There are limited reports of the performance of the Minimed 670G hybrid-closed loop (HCL) during prolonged continuous effort. The aim of this report was to assess the performance of the HCL in maintaining time-in-range and avoiding hypoglycemia during mountain trail running races.

Methods

A type 1 diabetic recreational athlete wearing the HCL system participated in two marathons and one half-marathon. Time-in-range (TIR), average sensor glucose (ASG) and hypoglycaemia were analysed during the entire races, first 2h and remaining hours (only marathons). Carb supplementation was used to prevent/treat lows and replenish energy stores.

Results

No hypoglycemia was recorded. Time-in-range for the marathons (10h47’ and 6h15’) and half-marathon (2h23’) was 83%, 79% and 19%, with ASG of 143.3 mg/dl, 143.8 mg/dl and 232 mg/dl, respectively. During the first 2h of the marathons, TIR and ASG were 68% with 153.96 mg/dl and 52% with 184.36 mg/dl, respectively.

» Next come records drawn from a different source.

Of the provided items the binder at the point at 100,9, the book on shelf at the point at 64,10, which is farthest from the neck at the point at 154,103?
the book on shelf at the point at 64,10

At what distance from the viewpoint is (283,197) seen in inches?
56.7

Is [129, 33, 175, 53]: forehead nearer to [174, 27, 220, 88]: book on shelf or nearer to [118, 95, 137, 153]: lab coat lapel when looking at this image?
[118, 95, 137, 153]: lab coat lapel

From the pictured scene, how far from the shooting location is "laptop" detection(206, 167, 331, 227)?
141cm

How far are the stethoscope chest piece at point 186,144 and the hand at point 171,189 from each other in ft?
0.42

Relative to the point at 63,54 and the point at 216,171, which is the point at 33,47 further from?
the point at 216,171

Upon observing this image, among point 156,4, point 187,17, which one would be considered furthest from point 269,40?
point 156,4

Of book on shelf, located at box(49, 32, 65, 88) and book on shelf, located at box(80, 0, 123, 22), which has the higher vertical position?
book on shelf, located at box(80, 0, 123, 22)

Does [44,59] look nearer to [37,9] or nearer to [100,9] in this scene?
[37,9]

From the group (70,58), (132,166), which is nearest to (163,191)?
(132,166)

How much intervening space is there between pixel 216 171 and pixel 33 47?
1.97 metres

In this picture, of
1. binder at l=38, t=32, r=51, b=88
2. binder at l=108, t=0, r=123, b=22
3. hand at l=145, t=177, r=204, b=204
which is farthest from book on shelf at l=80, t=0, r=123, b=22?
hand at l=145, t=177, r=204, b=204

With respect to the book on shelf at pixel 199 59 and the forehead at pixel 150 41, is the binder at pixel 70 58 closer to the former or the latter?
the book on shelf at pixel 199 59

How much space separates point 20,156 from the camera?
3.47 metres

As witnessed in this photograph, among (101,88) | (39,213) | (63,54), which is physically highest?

During the rest of the races, TIR and ASG were 87% with 140.64 mg/dl and 92% with 123.67 mg/dl, respectively.

Conclusions

The 670G HCL avoided hypoglycemia during all races. Longer races correlate with an increase of TIR and decrease of ASG. Race difficulty (positive level difference, speed, route) impacts the loop’s ability to maintain glycemia in range. High intensity intervals overshoot glucose levels and cannot be rapidly countered by the algorithm. Certain strategies (insulin bolus at the start of race) are required to prevent hyperglycemia resulting from the adrenalin rush at race start. The HCL dramatically reduces hyoglycemia risk during prolonged continuous physical activity while increasing TIR.